File photo: Divorce..
(photo credit: REUTERS)
NEW DELHI - India's Supreme Court on Tuesday ruled a controversial Muslim quick divorce law unconstitutional, a landmark victory for Muslim women who had long argued that it violated their right to equality.
The law allows Muslim men to divorce their wives simply by uttering the word "talaq" three times. Muslim women say they have been left destitute by husbands divorcing them through "triple talaq," including by Skype and WhatsApp.
Under the ruling, the government will need to frame a new divorce law, which would abolish the practice by making it illegal.

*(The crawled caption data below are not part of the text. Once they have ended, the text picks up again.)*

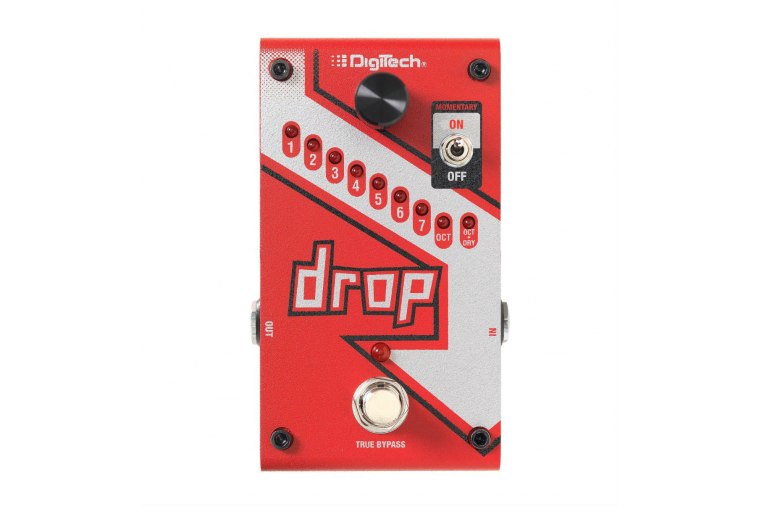 Digitech Drop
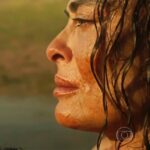 Juliana Paes Instagram - Muito feliz com a indicação de #Pantanal ao @iemmys! Um trabalho incrível, sensível e poderoso. “Pantanal” foi um presente para o público e um privilégio para todos nós que pudemos contribuir com essa história. Um projeto que me reconectou com meu ofício, com a arte, com a natureza e com tudo o que sempre amei. Parabéns a cada pessoa que fez parte dessa obra. Somos vencedores!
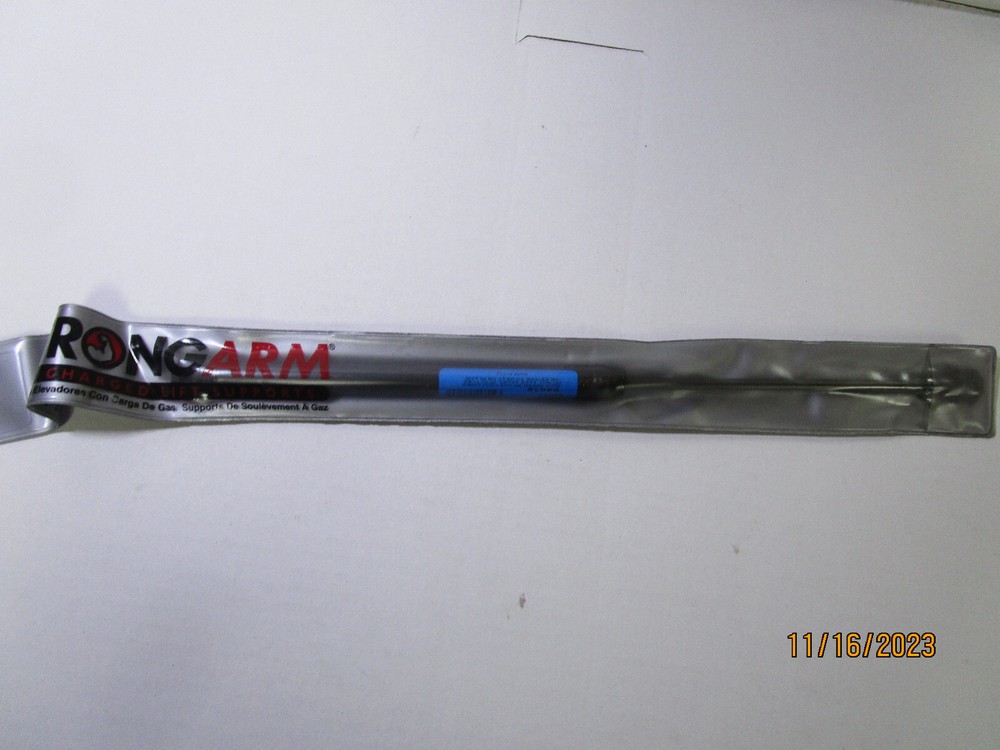 Hood Lift Support Strong Arm 6341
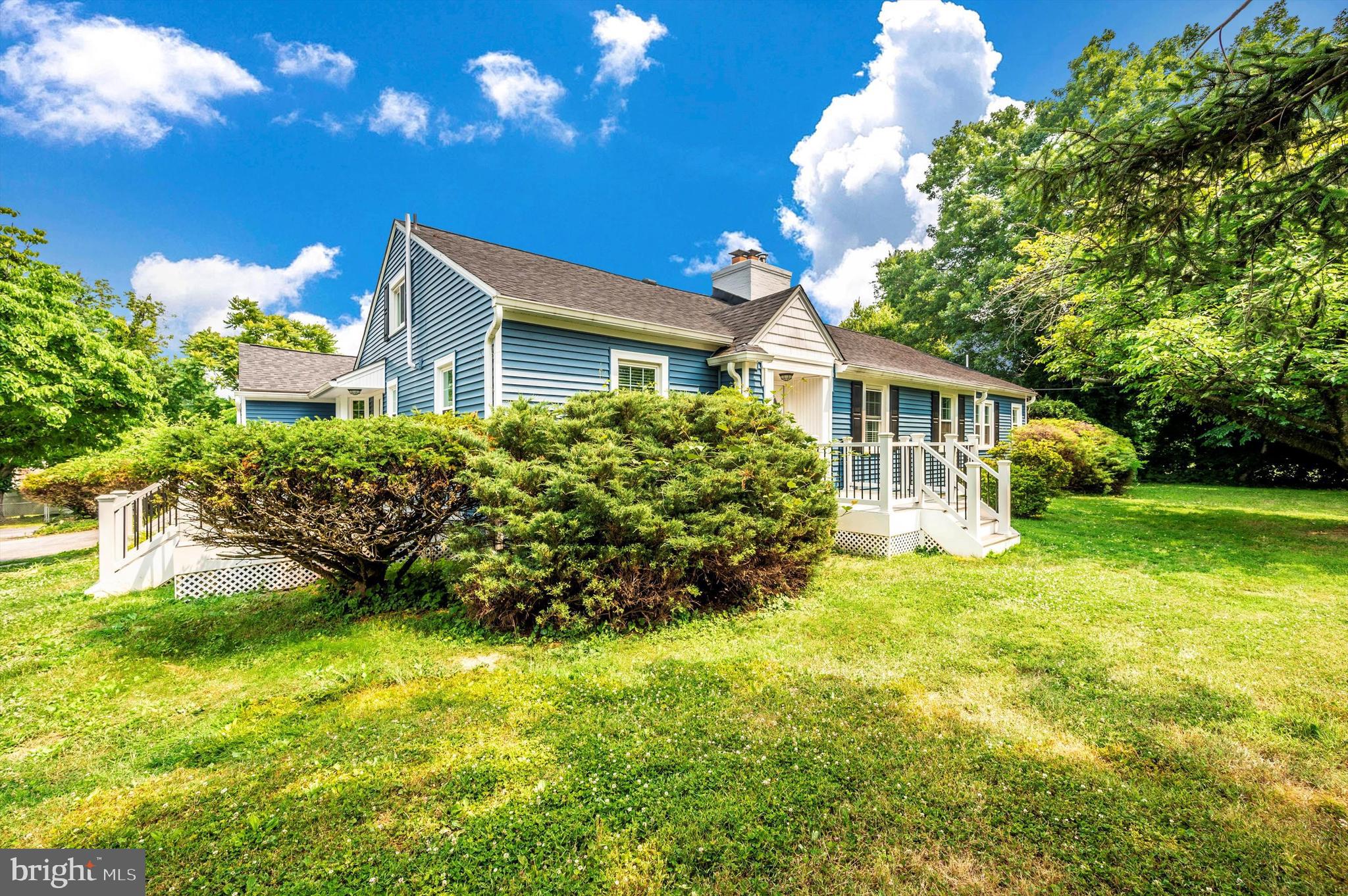 14911 NEW HAMPSHIRE AVENUE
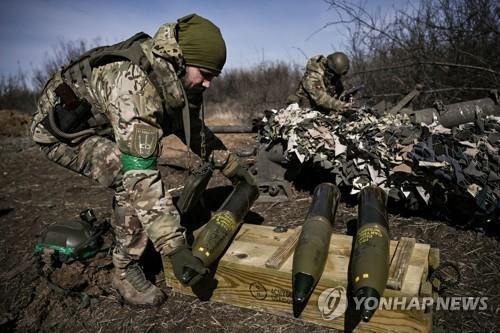 '전쟁' 규정한 푸틴, 예비역 소집 훈련령 발령…동원령 수순 밟나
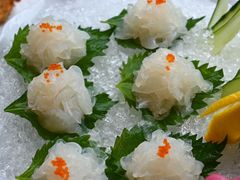-渔意坊·千层无骨鱼粥底火锅·20年顺德菜(普君店)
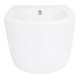 Біде підвісне Qtap Taurus White QTTAU28W49117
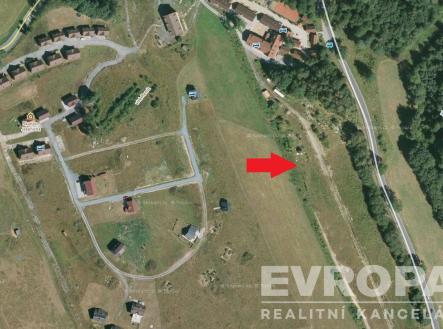 . | Prodej - pozemek pro komerční výstavbu, 759 m²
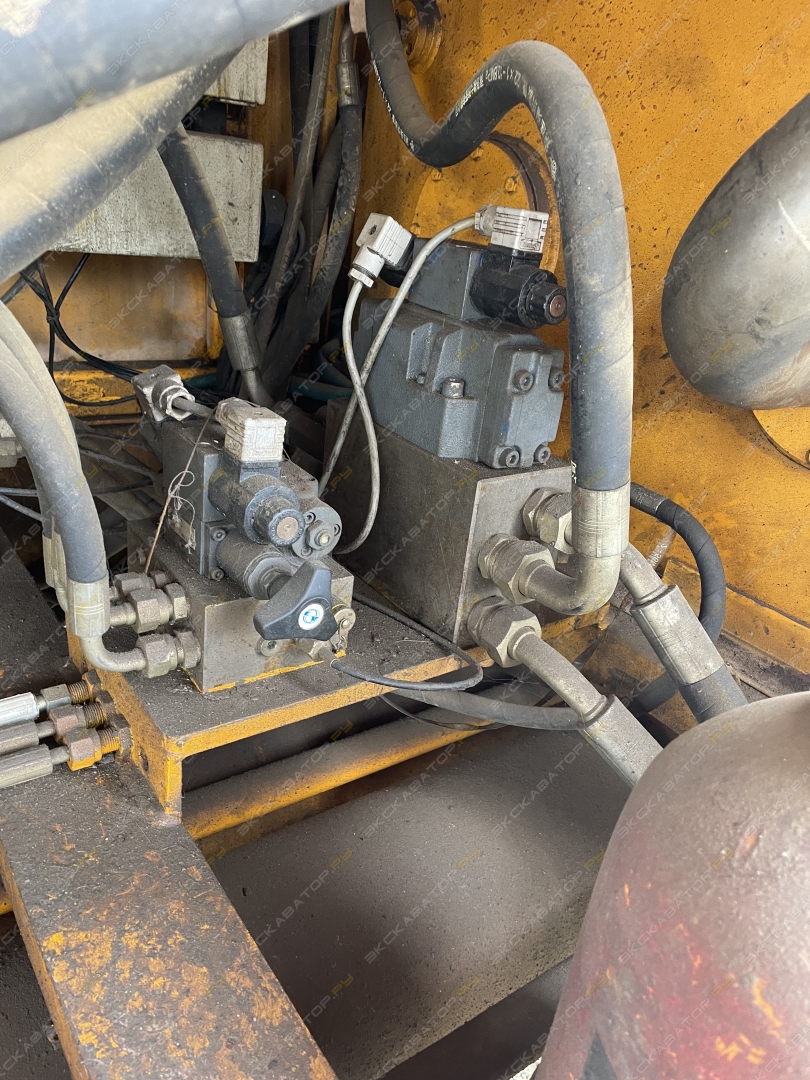 Zoomlion HBT60.13.112RS [3]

"Finally, I feel free today," Shayara Bano, who was divorced through triple talaq and was among the women who brought the case, told Reuters after the ruling.
"I have the order that will liberate many Muslim women."
The ruling was delivered by a panel of five male judges from different faiths - Hinduism, Christianity, Islam, Sikhism and Zoroastrianism.
Three of the five ruled that the practice was unconstitutional, overruling the senior-most judge in India, the chief justice.
He announced a suspension of the practice, and told the government to come up with a new law within six months.
Triple talaq is banned in several Muslim countries, including neighboring Pakistan and conservative Saudi Arabia
Opposition to the law helped forge an unlikely coalition of Muslim women and Prime Minister Narendra Modi and his ruling Hindu nationalist party, which wanted the law quashed, and pitted it against Muslim groups that say the state has no right to interfere in religious matters.
Some fear that the Hindu majority is trying to limit Islamic influence in society. Muslims make up about 14 percent of India's 1.3 billion people.
Opponents of the law have toiled to abolish it for decades and were given a boost last year when Modi threw his support behind Bano, calling the law derogatory and discriminatory against women.
Tuesday's ruling could spur Modi's party to push again for its long-held desire for a uniform civil code, which would end the application of religious laws to civil issues.
"The Supreme Court has a right to interfere in the personal space and they have done so," said Maneka Gandhi, minister for women and child development.
India allows religious institutions to govern matters of personal law - marriage, divorce and property inheritance - through civil codes designed to protect the independence of religious communities.